Nodes-List Manager – The nodes-list manager is a collection in the ResourceManager’s memory of both valid and excluded nodes. It is responsible for reading the host configuration files specified via the yarn.resourcemanager.nodes.include-path and yarn.resourcemanager.nodes.exclude-path configuration properties and seeding the initial list of nodes based on those files. It also keeps track of nodes that are explicitly decommissioned by administrators as time progresses.
ApplicationsManager – The ApplicationsManager is responsible for maintaining a collection of submitted applications. After application submission, it first validates the application’s specifications and rejects any application that requests unsatisfiable resources for its ApplicationMaster (i.e., there is no node in the cluster that has enough resources to run the ApplicationMaster itself ). It then ensures that no other application was already submitted with the same application ID—a scenario that can be caused by an erroneous or a malicious client. Finally, it forwards the admitted application to the scheduler.
This component is also responsible for recording and managing finished applications for a while before they are completely evacuated from the ResourceManager’s memory. When an application finishes, it places an ApplicationSummary in the daemon’s log file. The ApplicationSummary is a compact representation of application information at the time of completion.
ApplicationMaster Launcher – In YARN, while every other container’s launch is initiated by an ApplicationMaster, the ApplicationMaster itself is allocated and prepared for launch on a NodeManager by the ResourceManager itself. The ApplicationMaster Launcher is responsible for this job. This component maintains a thread pool to set up the environment and to communicate with NodeManagers so as to launch ApplicationMasters of newly submitted applications as well as applications for which previous ApplicationMaster attempts failed for some reason. It is also responsible for talking to NodeManagers about cleaning up the ApplicationMaster—mainly killing the process by signaling the corresponding NodeManager when an application finishes normally or is forcefully terminated.

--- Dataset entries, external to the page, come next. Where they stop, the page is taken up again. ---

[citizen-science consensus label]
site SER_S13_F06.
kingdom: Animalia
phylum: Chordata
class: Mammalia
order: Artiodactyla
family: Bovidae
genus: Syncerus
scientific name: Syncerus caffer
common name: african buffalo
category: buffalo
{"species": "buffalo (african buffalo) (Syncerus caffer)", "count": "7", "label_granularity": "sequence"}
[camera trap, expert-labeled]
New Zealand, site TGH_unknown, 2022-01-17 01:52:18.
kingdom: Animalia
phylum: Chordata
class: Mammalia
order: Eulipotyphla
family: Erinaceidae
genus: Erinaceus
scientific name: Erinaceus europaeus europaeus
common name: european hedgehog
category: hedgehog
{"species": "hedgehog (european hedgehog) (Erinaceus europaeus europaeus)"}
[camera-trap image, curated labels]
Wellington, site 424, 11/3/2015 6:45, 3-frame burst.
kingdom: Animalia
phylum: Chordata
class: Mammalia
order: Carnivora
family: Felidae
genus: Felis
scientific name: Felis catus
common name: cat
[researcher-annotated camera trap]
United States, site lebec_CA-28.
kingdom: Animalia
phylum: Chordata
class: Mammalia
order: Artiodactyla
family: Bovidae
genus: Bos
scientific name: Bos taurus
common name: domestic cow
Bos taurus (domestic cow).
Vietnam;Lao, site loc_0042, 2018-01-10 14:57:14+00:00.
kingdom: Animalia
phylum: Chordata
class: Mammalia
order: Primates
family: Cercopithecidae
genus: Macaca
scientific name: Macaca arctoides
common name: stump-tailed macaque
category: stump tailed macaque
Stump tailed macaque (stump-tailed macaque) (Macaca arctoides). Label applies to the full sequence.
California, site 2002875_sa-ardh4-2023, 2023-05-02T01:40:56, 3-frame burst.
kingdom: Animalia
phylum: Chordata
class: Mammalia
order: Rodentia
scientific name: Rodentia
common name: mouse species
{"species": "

YarnScheduler – The YarnScheduler is responsible for allocating resources to the various running applications subject to constraints of capacities, queues, and so on. It performs its scheduling function based on the resource requirements of the applications, such as memory, CPU, disk, and network needs. Currently, memory and CPU cores are supported resources.
ContainerAllocationExpirer – This component is in charge of ensuring that all allocated containers are eventually used by ApplicationMasters and subsequently launched on the corresponding NodeManagers. ApplicationMasters run as untrusted user code and may potentially hold on to allocations without using them; as such, they can lead to under-utilization and abuse of a cluster’s resources. To address this, the ContainerAllocationExpirer maintains a list of containers that are allocated but still not used on the corresponding NodeManagers. For any container, if the corresponding NodeManager doesn’t report to the ResourceManager that the container has started running within a configured interval of time (by default, 10 minutes), the container is deemed dead and is expired by the ResourceManager.